From Preparation to Taking Action: How Your Nonprofit Can Be Prepared for Field Operations

For those aspiring or established charities and nonprofit organizations that need to upscale their organization to feasible, manageable, and working field operations, here is a great primer on how to jump from preparing to going into the field with accommodating VSAT equipment. Whether an organization is already established and currently working in the field or not, this article is designed to enhance, improve, or assist in establishing an organizational model that will ensure that the organization is protected against any liability or dangers that exist in the field.

Preparing for Field Operations

Proper preparations for field deployment ensure that all assignments are complete, accidents are avoided, and all workers operate and return home safely. The person in charge of preparation plans specific tasks and activities, and ensures acquisition of the proper equipment for the operations as well as training to use the equipment.

When preparing for the field, first consider these elements:

  • Physical fitness: It helps to stay in shape to survey the geography to trek rolling hills or mountains and the like.
  • Swimming: If the deployment is on a large lake, river, or ocean, swimming will increase your endurance and reduce risk of drowning, whether there are undercurrents or large waves.
  • Regular Physical Examinations: Before deploying the team, each member should receive a physical examination to identify any limitations and conditions that would increase harmful risks.
  • Medical Advisories: After the examinations, if there are any, conditions and limitations should be discussed with the medical professional.
  • First aid procedures: The wilderness, mountains, jungles, forests, and large bodies of waters have natural risks that can cause unforeseen harmful circumstances. All team members should be trained in utilizing first aid procedures.
  • Survival skills: Natural habitats away from cities and places of civilization can be deadly if members are not familiar with the environment.
  • Off-road vehicles and 4-wheel drives: Vehicles suited for the desert, mud, forests, and plateaus are ideal.
  • Identifying hazards: Identify hazards associated with the environment, whether open or confined spaces in which team members will be installed.
  • Proper technology provided: A lot of accidents and hazards can be avoided when proper technology is provided to field teams. Consider providing teams with VOIP or SAT phones to help them communicate with basecamp and your organization from the field.

Make Adequate Plans for Field Operations

Team members and the supervisors should discuss and communicate what is expected, why it is expected, and how the desired results will be accomplished. All team members require a map that shows them where the closest medical facilities are and how to contact them in cases of injury. Distribute cellular phones with adequate coverage so they can make phone calls. Equip each team member with walkie-talkies that have decent range and can share private and open frequencies.

Creating maps that survey the land and water mitigates the chances of being lost and unprepared, but if there are any land conditions and geographical areas not included in maps beforehand, the surveyor or team member should make notes of them and advise the rest of the team. All technical manuals involving equipment and procedures as well as safety procedures should be reviewed before field deployment. Using technical equipment and telecommunications on foreign land or owned property requires permission from the government or the owners. Ensure that prior permission is obtained. Check the weather forecasts and adequately prepare for the forecast-able conditions as well as seasonal weather.

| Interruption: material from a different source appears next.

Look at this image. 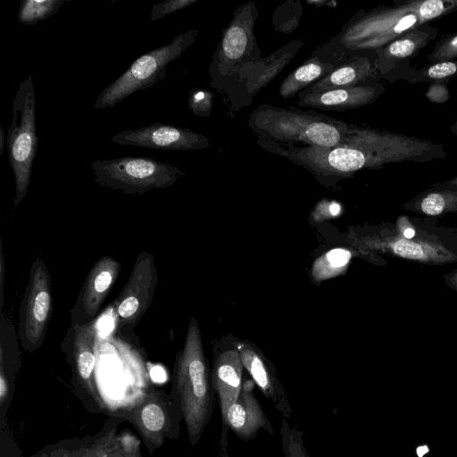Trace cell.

Personal Gear to Consider in Field Operations

Prepare adequate clothing suitable for the geographical conditions, seasons, and weather. Consider shoes such as hiking boots, hip boots, steel-toes, cleats, sandals, and waders. If in desert conditions, light-weight, white hats with visors are ideal. In cold weather, wool toboggans or stocking caps are suitable. When working with equipment, safety goggles, respirators, ear plugs, and work gloves are required. If team members are working near highways, near hunting grounds, or bridges, orange fluorescent vests will aid in protection against accidents. Some common items to provide team members are first aid kits, canteens, flashlights, compasses, insect repellents, sunscreen, machetes or hand axes.

VSAT Benefits

VSAT stands for Very Small Aperture Terminal and is a small telecommunication device that you can transport with your organization’s travel. It is similar to cable, fiber optics, or broadband connected devices. Employees use a box that provides an interface between a desktop or laptop computer and a satellite receiver or external antenna for satellite Internet.

VSAT antennas have a limited range from connected computers, but permit at least 48 inches with data rates of 56 Kbps to 4 Mbps. They can be used for monetary transactions, radio frequency identification, managerial control, data acquisition, etc. The devices center around the needs of organizations that are on the move and for maritime communications. VSAT and satellite Internet warrant consideration when preparing for overseas travel or when traveling to other countries. Wireless repeaters contain benefits that are applicable for increasing the range for Internet connections. In the case of an accident or hazard, you can rest easy that no one in your team will get lost or injured with continual connection.